What is required => Give the line containing "2 Dashboard العدادات" again, exactly, along with all later lines of the entries, through the last one.

*** Input ***

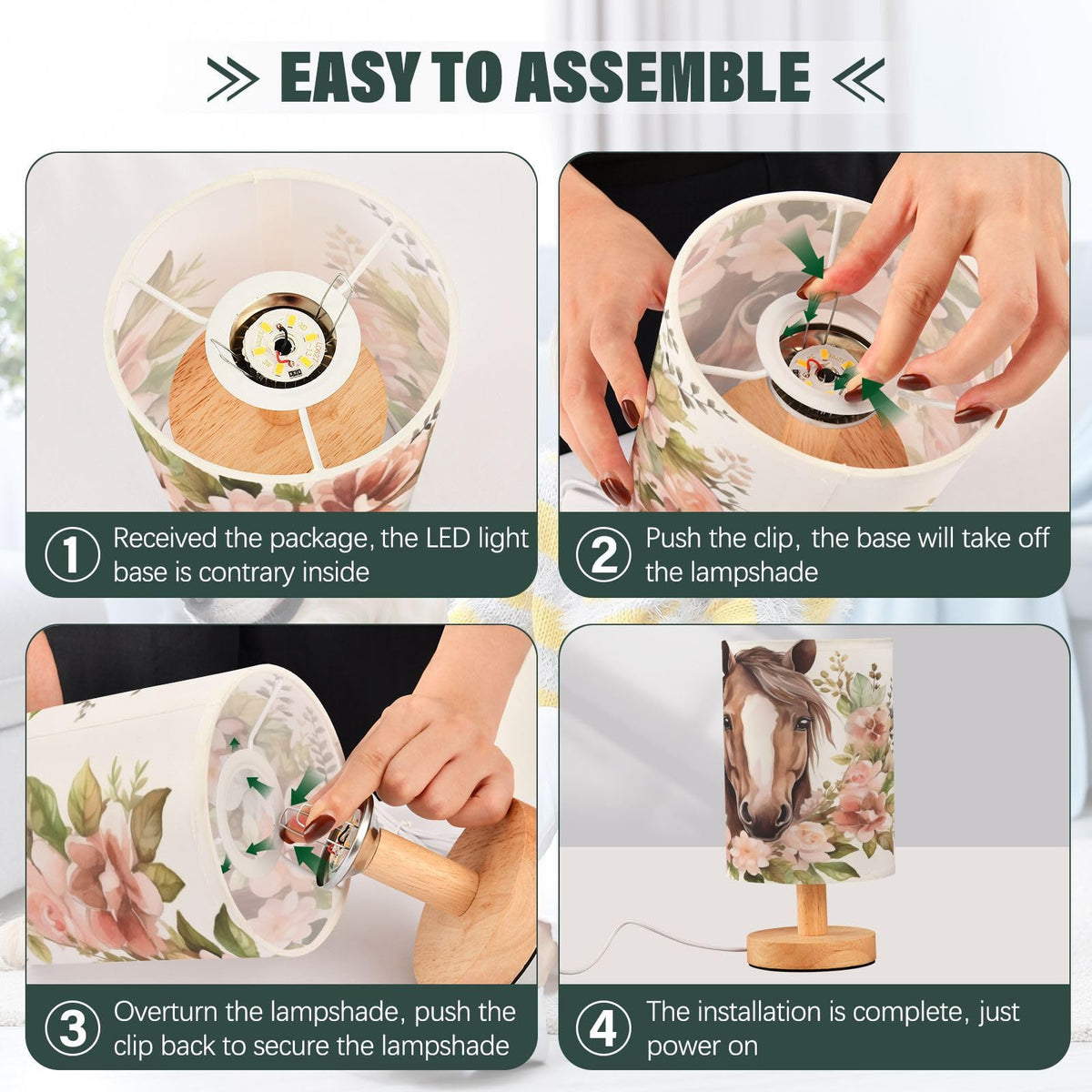 EASY TO ASSEMBLE

1 Received the package, the LED light base is contrary inside

2 Push the clip, the base will take off the lampshade

3 Overturn the lampshade, push the clip back to secure the lampshade

4 The installation is complete, just power on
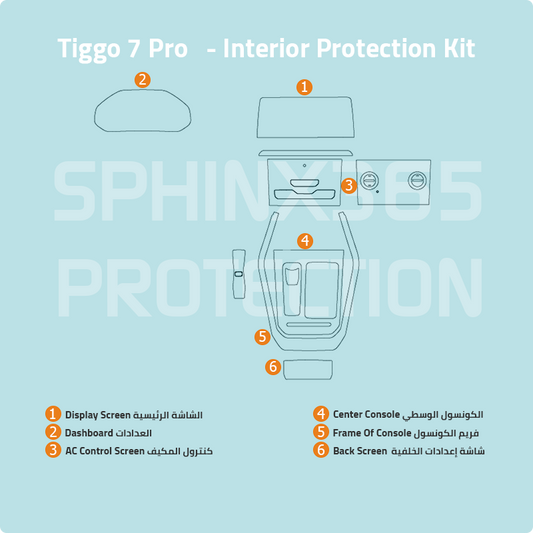 Tiggo 7 Pro - Interior Protection Kit

2

1

3

4

5

6

SPHINX365 PROTECTION

1 Display Screen الشاشة الرئيسية
2 Dashboard العدادات
3 AC Control Screen كنترول المكيف

4 Center Console الكونسول الوسطي
5 Frame Of Console فريم الكونسول
6 Back Screen شاشة إعدادات الخلفية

*** End of Input ***

Response =>
2 Dashboard العدادات
3 AC Control Screen كنترول المكيف

4 Center Console الكونسول الوسطي
5 Frame Of Console فريم الكونسول
6 Back Screen شاشة إعدادات الخلفية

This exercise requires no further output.